According to the latest crime statistics provided by the NYPD shootings were up nearly 5.5 percent as of May 11. Over the last month, the numbers were even starker: in both categories, shootings are up by more than 25 percent.
Murders citywide remain down 13 percent year to date and overall major crime was down nearly 3 percent.
The caucus cited a series of recent shooting incidents, including the death of 24-year-old Darrell Lynch, who was shot in Jamaica, Queens earlier this month during a fight over a parking space. Last month in Staten Island, 50-year-old Richard Salvia died after being shot in the head during a robbery while he was delivering an order of Chinese food.
The NYPD did not respond to requests for comment. De Blasio's office did not respond to requests for comment.
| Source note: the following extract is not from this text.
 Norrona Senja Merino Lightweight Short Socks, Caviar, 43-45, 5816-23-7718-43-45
But de Blasio and NYPD Commissioner Bill Bratton have both resisted demands by the City Council to hire 1,000 new police officers, saying they can make do with existing staffing levels, despite the fact that staffing has plunged by 6,000 officers since Sept. 11.
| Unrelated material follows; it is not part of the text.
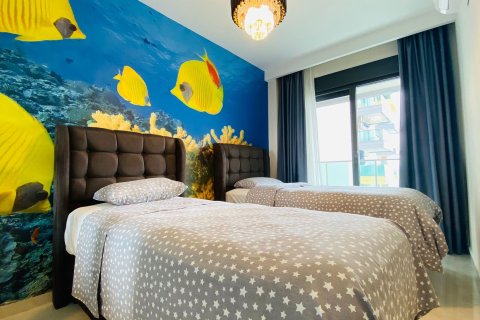 آپارتمان در  Mahmutlar ، ترکیه 2 خوابه ، 100 متر مربع.  شماره 215996 - 16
The rally comes two months after Mayor Bill de Blasio credited his administration’s shift in police strategies away from the reliance of stop-and-frisk for bringing crime levels to historic lows.
King, who decried stop-and-frisk alongside de Blasio while running for mayor, flatly rejected the idea that the rise in gun violence was attributable to the reduction of stops.
“It wasn’t about doing away with the policy, it was about how do we improve police and community relationships,” he said of the council’s desire to reshape police interactions with the public.
King said the rally Monday focused not only on getting more police on the force, it's also about boosting greater investments in community-based organizations’ efforts to deter crime.
“This is a bigger problem than just getting cops on the streets,” he said. “There’ll never be enough cops to deter all the crime that happens.”